Work required: Reproduce the data below word for word, keeping every line and answer unchanged and in its original order.

-------

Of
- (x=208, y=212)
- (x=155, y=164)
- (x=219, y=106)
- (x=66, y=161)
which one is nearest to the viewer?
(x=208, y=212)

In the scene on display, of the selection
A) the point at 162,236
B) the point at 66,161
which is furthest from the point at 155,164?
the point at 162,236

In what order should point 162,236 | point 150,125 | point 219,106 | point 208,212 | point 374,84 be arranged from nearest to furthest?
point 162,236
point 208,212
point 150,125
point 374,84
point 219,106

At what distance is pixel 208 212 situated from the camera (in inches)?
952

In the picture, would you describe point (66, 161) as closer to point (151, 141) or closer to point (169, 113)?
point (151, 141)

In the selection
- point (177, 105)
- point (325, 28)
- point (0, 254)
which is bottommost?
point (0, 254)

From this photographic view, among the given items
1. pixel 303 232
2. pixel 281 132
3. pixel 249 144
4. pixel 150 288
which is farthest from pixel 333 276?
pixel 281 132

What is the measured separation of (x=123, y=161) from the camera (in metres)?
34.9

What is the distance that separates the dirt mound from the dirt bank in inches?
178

-------

Result for this exercise:
Of
- (x=208, y=212)
- (x=155, y=164)
- (x=219, y=106)
- (x=66, y=161)
which one is nearest to the viewer?
(x=208, y=212)

In the scene on display, of the selection
A) the point at 162,236
B) the point at 66,161
which is furthest from the point at 155,164?
the point at 162,236

In what order should point 162,236 | point 150,125 | point 219,106 | point 208,212 | point 374,84 be arranged from nearest to furthest?
point 162,236
point 208,212
point 150,125
point 374,84
point 219,106

At what distance is pixel 208 212 situated from the camera (in inches)?
952

In the picture, would you describe point (66, 161) as closer to point (151, 141) or closer to point (169, 113)?
point (151, 141)

In the selection
- point (177, 105)
- point (325, 28)
- point (0, 254)
which is bottommost?
point (0, 254)

From this photographic view, among the given items
1. pixel 303 232
2. pixel 281 132
3. pixel 249 144
4. pixel 150 288
which is farthest from pixel 333 276?
pixel 281 132

What is the measured separation of (x=123, y=161) from the camera (in metres)?
34.9

What is the distance that separates the dirt mound from the dirt bank in inches?
178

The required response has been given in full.